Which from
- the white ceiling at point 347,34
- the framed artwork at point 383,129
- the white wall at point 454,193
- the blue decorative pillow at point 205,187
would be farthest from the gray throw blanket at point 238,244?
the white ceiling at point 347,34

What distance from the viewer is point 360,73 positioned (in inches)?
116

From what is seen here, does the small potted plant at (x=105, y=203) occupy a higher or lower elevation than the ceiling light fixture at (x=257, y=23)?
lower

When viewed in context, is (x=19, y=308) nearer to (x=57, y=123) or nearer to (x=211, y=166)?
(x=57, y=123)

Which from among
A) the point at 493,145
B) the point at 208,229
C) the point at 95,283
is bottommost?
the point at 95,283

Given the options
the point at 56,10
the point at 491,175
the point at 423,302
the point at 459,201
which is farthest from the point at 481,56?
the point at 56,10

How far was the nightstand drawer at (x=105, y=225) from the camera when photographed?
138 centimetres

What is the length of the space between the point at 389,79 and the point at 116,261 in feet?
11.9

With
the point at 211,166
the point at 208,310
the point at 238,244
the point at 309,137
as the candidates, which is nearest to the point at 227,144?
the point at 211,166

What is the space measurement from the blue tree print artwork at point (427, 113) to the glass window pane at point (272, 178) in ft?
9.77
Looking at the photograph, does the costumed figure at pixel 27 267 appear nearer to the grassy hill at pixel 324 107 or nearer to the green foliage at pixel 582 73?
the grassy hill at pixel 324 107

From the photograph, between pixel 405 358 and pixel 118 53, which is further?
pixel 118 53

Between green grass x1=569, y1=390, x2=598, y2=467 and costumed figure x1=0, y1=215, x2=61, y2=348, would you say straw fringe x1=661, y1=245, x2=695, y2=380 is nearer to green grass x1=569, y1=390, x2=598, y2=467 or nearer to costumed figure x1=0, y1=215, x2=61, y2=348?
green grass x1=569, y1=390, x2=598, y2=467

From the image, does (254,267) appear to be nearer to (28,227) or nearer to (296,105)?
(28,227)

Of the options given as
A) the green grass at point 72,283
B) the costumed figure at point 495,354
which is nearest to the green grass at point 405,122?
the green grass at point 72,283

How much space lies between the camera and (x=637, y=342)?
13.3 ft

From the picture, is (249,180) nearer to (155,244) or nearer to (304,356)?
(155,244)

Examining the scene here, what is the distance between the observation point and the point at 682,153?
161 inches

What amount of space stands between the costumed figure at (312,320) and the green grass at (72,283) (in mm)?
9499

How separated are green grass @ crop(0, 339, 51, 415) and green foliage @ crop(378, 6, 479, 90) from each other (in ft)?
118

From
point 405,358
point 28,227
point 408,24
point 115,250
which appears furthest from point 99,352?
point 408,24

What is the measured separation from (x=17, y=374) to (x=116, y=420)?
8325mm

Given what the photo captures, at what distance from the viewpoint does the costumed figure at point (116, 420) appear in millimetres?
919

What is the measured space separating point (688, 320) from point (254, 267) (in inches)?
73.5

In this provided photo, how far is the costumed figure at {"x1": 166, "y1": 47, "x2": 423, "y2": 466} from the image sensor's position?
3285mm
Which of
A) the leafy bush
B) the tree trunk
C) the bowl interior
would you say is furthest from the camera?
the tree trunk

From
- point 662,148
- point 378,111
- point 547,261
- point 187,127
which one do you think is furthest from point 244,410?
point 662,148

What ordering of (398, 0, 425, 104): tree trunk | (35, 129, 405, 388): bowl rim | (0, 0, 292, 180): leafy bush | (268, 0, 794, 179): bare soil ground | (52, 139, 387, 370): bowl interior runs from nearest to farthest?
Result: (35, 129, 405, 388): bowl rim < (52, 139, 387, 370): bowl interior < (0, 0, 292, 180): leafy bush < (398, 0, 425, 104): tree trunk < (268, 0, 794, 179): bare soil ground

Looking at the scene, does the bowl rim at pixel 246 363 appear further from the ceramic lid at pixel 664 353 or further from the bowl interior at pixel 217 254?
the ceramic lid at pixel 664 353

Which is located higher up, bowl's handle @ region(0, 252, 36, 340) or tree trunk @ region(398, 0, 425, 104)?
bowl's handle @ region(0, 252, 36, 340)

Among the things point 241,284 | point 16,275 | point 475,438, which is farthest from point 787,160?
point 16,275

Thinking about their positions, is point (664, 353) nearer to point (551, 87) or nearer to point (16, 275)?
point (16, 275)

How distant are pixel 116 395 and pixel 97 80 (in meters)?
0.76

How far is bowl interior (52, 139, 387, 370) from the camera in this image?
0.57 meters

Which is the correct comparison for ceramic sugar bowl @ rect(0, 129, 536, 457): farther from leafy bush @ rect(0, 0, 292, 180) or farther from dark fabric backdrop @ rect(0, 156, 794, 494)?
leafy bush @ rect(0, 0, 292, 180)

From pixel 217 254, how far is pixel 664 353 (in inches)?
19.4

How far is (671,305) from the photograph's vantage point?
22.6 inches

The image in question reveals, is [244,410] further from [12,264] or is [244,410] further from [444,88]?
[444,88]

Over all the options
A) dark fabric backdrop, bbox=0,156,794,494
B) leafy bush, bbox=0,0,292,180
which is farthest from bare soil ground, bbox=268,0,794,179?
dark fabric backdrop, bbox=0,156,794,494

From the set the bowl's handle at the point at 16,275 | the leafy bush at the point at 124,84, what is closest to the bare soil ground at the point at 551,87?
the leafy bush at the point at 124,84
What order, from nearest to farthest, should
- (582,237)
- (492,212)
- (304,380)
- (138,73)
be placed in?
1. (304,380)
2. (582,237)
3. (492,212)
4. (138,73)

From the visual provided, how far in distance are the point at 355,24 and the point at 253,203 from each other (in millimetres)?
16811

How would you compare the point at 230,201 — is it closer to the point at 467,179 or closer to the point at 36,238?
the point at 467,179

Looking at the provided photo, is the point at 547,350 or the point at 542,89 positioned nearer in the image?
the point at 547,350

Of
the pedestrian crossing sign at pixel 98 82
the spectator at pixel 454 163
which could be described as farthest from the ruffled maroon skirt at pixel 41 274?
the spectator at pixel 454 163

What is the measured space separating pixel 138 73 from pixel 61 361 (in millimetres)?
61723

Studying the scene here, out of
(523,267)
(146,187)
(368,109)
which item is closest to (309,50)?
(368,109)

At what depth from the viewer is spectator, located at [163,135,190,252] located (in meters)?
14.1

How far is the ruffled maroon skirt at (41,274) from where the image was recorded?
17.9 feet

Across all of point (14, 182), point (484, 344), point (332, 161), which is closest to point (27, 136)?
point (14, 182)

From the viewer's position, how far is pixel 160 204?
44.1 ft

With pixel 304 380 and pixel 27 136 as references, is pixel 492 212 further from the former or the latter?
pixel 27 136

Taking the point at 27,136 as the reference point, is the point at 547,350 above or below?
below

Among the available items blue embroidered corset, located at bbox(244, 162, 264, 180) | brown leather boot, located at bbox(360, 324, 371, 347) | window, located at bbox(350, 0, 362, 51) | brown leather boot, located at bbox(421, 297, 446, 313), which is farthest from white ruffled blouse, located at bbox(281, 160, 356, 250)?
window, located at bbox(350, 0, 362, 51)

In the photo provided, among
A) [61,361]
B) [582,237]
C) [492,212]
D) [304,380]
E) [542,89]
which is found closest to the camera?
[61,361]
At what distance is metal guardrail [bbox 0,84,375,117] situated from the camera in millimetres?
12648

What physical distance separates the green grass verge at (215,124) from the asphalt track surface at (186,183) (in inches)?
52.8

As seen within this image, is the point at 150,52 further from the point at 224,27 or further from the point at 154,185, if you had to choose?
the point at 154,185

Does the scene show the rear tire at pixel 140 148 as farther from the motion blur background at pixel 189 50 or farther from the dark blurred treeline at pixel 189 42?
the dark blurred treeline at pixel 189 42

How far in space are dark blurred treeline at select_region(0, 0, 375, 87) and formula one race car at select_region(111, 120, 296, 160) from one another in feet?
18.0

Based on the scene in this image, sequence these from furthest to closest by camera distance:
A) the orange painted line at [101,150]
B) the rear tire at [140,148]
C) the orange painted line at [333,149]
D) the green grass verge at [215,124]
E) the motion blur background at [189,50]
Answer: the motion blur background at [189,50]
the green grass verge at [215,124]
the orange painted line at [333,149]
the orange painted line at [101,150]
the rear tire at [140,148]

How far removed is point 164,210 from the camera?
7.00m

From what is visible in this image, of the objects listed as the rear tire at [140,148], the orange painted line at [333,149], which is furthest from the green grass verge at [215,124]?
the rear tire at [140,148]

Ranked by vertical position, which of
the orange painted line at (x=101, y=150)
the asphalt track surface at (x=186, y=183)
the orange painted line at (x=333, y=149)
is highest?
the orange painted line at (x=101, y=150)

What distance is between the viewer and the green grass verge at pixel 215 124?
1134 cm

------

**What is expected**. From the line containing "How far removed" through the final line of the listing above, retype every line exactly; leave out everything else.

**Task answer**.
How far removed is point 164,210 from the camera?
7.00m

From what is visible in this image, of the objects listed as the rear tire at [140,148], the orange painted line at [333,149], which is furthest from the green grass verge at [215,124]?
the rear tire at [140,148]

Ranked by vertical position, which of
the orange painted line at (x=101, y=150)
the asphalt track surface at (x=186, y=183)
the orange painted line at (x=333, y=149)
is highest?
the orange painted line at (x=101, y=150)

What distance is between the viewer and the green grass verge at pixel 215 124?
1134 cm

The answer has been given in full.